Lo fulmino con la mirada, haciendo un puchero. —Seguro que soy adoptada, joder. Siempre me haces de menos.
El Abuelo cierra los ojos y respira por la nariz antes de silenciar el televisor. Suspira ruidosamente y se vuelve hacia mí. —¿Qué quieres preguntar? Y que sea rápido.
Sonrío triunfante y me enderezo. —¿El Abuelo Chris llegó a descubrir por qué podía ver cosas que los demás no?
El Abuelo piensa un momento. —Algunas sí que las encontró.
—¿Cómo cuáles? —insisto.
Los ojos del Abuelo se apartan de mi cara mientras intenta hacer memoria. —Sobre su don. Al parecer, provenía de un linaje de brujas. Sus antepasados, o alguien de su familia, practicaban la brujería y, con el tiempo, su magia se impregnó en su sangre, y algunas de sus habilidades se transmitieron a sus hijos. La madre de Chris no era una bruja, pero su bisabuela sabía algunas cosas de brujería. Así que concluyó que sus visiones provenían de ella.
—¿Alguien más en su familia compartía los mismos rasgos? —mantengo la voz baja para no romper su concentración.

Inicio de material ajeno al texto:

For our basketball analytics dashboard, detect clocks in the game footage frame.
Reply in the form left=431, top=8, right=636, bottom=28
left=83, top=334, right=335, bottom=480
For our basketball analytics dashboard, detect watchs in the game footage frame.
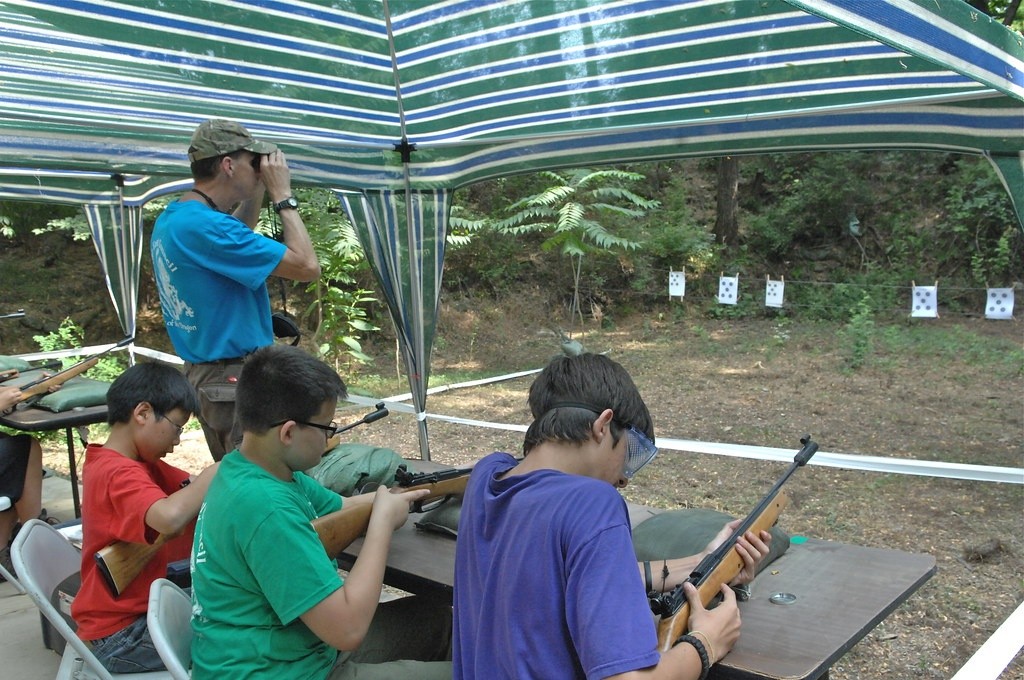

—No los mismos rasgos. Sin embargo, tenía un primo por parte de madre que podía leer la mente. Ese primo suyo se distanció de todo el mundo más tarde, porque no podía soportar el ruido en su cabeza. —El Abuelo suspira profundamente.
—Estos poderes son más una maldición que una bendición. Por eso tu abuelo y yo hicimos todo lo posible por mantenerte alejada de ese tipo de vida. ¡Pero ay! Fracasamos. No solo la estás viviendo, sino que estás en el centro de todos estos poderes, hechizos y magia. —Sus ojos muestran dolor mientras me mira fijamente.
Apoyo la cabeza en su hombro para intentar consolarlo. En el fondo, sé que mi abuelo desearía poder sacarme de esa parte del mundo, pero sabe que no puede, y eso le duele.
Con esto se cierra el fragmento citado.